THE NHS needs a cash injection of around £8.5 billion a year over the next four years to improve the service, experts have said.
The figure is more than three times the £2.5bn promised in the Spring Budget.
A BMJ Commission on the Future of the NHS report said that amount, even alongside a £3.4bn investment over three years to improve productivity through digital transformation “certainly will not make up the significant shortfall that the NHS now faces.”
Nuffield Trust senior associate John Appleby and two colleagues warned annual spending on the NHS rose by just 1.2 per cent between 2010-20, compared to 6.2 per cent from 2000-10.

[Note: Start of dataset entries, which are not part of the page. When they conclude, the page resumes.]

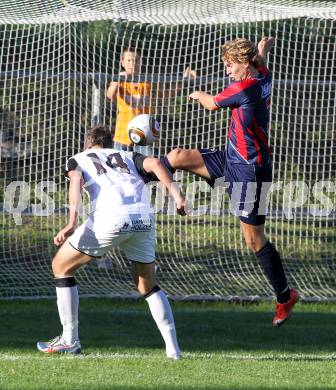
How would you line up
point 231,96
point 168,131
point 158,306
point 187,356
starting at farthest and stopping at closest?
1. point 168,131
2. point 231,96
3. point 187,356
4. point 158,306

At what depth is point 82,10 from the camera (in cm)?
1015

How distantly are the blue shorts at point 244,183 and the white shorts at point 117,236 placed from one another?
3.53ft

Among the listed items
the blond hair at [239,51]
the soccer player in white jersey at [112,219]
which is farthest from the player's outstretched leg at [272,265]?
the blond hair at [239,51]

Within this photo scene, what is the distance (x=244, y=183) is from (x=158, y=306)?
4.49 ft

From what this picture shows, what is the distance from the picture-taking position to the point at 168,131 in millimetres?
10914

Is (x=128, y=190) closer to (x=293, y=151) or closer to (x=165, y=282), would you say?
(x=165, y=282)

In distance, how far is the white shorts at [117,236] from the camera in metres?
6.36

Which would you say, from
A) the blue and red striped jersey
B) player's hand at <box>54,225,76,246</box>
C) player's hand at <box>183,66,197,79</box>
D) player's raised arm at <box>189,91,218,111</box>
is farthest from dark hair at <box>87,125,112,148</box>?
player's hand at <box>183,66,197,79</box>

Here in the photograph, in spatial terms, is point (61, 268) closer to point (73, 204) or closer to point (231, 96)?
point (73, 204)

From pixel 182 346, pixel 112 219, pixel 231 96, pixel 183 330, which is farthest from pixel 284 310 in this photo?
pixel 112 219

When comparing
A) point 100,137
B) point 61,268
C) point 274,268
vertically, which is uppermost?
point 100,137

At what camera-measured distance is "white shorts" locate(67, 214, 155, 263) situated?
6.36 metres

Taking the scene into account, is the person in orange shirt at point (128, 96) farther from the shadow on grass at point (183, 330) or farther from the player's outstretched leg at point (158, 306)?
the player's outstretched leg at point (158, 306)

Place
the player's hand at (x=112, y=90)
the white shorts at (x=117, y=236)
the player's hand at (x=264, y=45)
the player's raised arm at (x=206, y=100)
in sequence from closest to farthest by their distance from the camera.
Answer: the white shorts at (x=117, y=236), the player's raised arm at (x=206, y=100), the player's hand at (x=264, y=45), the player's hand at (x=112, y=90)
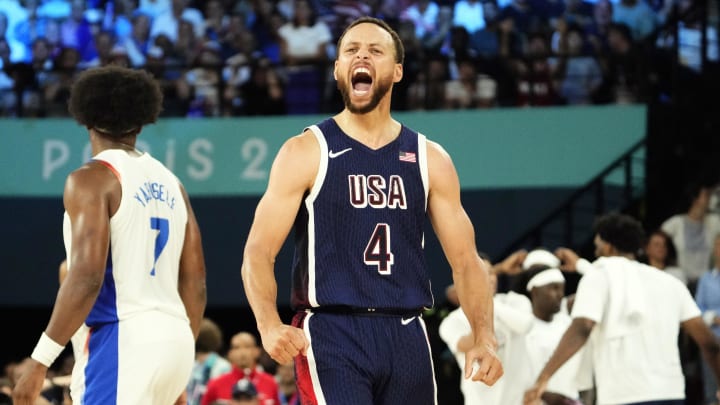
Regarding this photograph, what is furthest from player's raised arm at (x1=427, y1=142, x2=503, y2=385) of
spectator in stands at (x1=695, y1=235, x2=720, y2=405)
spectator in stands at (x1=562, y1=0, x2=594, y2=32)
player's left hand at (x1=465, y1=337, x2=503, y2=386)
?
spectator in stands at (x1=562, y1=0, x2=594, y2=32)

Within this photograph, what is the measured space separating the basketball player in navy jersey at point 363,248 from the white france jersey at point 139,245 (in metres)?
0.77

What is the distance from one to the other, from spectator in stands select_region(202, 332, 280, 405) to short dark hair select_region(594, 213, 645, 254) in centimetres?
363

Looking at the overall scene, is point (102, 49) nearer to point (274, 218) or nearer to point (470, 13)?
point (470, 13)

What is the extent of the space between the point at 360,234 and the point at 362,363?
0.49 m

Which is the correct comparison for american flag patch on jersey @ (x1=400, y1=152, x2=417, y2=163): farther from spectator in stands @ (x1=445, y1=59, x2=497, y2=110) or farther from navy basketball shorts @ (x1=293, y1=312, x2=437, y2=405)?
spectator in stands @ (x1=445, y1=59, x2=497, y2=110)

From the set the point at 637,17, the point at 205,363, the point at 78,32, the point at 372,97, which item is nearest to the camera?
the point at 372,97

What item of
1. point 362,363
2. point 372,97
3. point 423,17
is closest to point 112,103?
point 372,97

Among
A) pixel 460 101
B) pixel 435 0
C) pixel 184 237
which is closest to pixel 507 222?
pixel 460 101

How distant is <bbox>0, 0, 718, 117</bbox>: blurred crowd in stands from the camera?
15102 mm

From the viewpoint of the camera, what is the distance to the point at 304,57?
51.3 ft

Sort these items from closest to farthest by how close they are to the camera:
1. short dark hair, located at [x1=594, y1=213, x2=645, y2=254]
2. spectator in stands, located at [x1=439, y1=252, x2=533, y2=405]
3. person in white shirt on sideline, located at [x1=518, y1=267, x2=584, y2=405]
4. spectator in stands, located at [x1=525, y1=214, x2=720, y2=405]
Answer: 1. spectator in stands, located at [x1=525, y1=214, x2=720, y2=405]
2. short dark hair, located at [x1=594, y1=213, x2=645, y2=254]
3. spectator in stands, located at [x1=439, y1=252, x2=533, y2=405]
4. person in white shirt on sideline, located at [x1=518, y1=267, x2=584, y2=405]

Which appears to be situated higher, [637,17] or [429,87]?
[637,17]

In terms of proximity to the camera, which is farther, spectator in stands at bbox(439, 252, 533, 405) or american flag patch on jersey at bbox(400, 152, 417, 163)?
spectator in stands at bbox(439, 252, 533, 405)

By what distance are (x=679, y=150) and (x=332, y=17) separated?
4373 millimetres
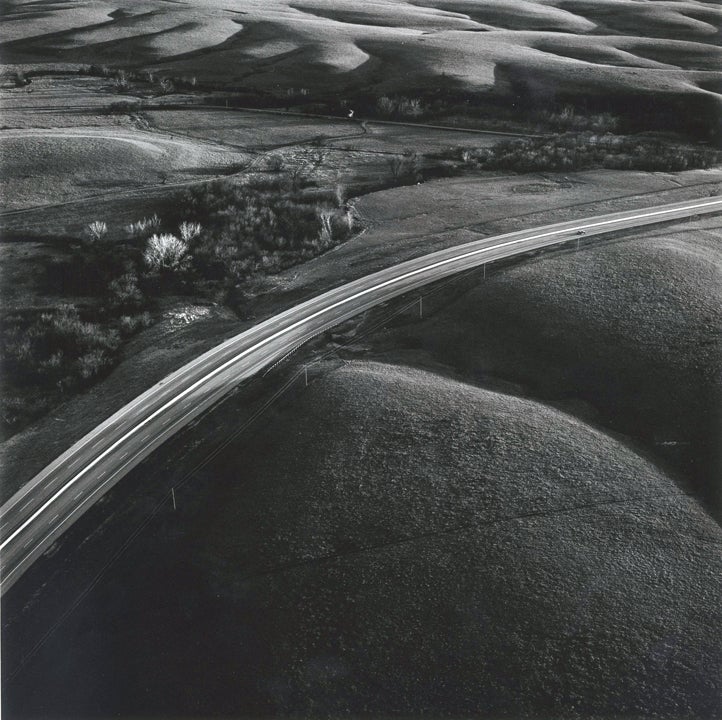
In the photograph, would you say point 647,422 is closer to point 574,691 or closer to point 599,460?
point 599,460

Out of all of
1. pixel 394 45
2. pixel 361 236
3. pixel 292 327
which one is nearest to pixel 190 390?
pixel 292 327

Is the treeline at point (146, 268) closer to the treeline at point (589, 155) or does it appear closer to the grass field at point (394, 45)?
the treeline at point (589, 155)

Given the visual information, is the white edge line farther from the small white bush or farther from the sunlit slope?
the sunlit slope

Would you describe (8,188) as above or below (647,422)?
above

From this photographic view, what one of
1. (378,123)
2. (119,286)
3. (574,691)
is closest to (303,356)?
(119,286)

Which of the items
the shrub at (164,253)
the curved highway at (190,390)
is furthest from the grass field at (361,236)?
the shrub at (164,253)
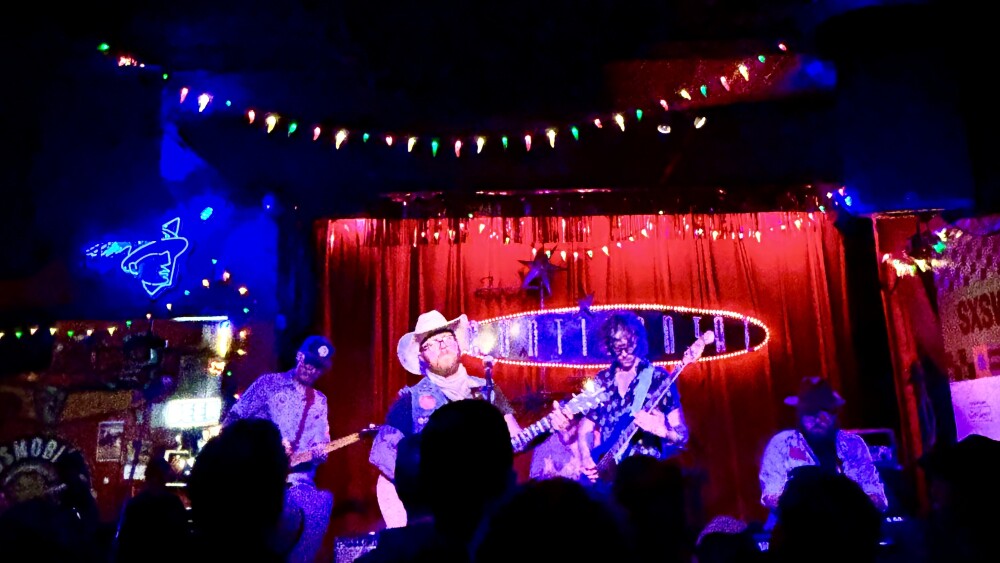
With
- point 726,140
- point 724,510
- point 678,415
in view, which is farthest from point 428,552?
point 724,510

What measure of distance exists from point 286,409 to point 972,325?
524 centimetres

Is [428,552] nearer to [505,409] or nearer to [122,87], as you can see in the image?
[505,409]

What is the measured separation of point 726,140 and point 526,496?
5.75 metres

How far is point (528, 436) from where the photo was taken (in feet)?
18.2

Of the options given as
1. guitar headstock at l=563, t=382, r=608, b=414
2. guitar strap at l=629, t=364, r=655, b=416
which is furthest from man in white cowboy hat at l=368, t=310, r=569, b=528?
guitar strap at l=629, t=364, r=655, b=416

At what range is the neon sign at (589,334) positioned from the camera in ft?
23.6

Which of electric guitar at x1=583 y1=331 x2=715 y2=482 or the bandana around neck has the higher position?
the bandana around neck

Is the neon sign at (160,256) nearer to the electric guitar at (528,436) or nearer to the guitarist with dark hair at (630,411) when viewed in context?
the electric guitar at (528,436)

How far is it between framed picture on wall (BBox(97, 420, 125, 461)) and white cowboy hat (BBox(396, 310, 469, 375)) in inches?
111

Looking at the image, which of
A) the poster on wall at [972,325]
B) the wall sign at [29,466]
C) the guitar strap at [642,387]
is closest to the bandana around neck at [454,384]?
the guitar strap at [642,387]

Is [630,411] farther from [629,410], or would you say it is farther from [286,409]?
[286,409]

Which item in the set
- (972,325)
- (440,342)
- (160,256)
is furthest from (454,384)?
(972,325)

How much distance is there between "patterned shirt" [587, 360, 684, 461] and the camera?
5.30m

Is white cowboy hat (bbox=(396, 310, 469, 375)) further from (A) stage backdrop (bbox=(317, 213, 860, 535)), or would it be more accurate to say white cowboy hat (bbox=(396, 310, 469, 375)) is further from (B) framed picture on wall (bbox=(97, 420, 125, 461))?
(B) framed picture on wall (bbox=(97, 420, 125, 461))
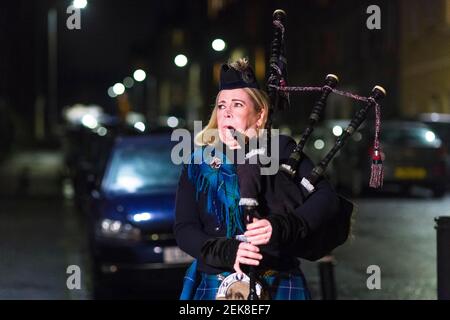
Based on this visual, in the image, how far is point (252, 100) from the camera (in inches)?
144

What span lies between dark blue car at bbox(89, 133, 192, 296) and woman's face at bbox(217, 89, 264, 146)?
5.18 m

Analysis by the Office of Health Economics (OHE) separately found doctors’ pay in England has fallen by 25 per cent since 2008.
Researchers said the findings match what the British Medical Association (BMA) has been saying during doctors’ strikes over pay.
BMA junior doctors committee co-chair Dr Vivek Trivedi said: “Both the private and public sectors experienced a fall in pay in real terms after the financial crash in 2008.
“But in the private sector, which makes up 80 per cent of the UK workforce, we saw pay levels rebound relatively quickly, while the public sector bore the brunt of austerity.
“And within the public sector, doctors have taken a specifically harder hit — so the level of pay erosion has been even stronger.”
Royal College of Nursing England director Patricia Marquis said ministers have failed to deliver the funding needed to meet demand.
The Department of Health and Social Care said: “We are committed to supporting the NHS and building a healthcare system that is faster, simpler and fairer.”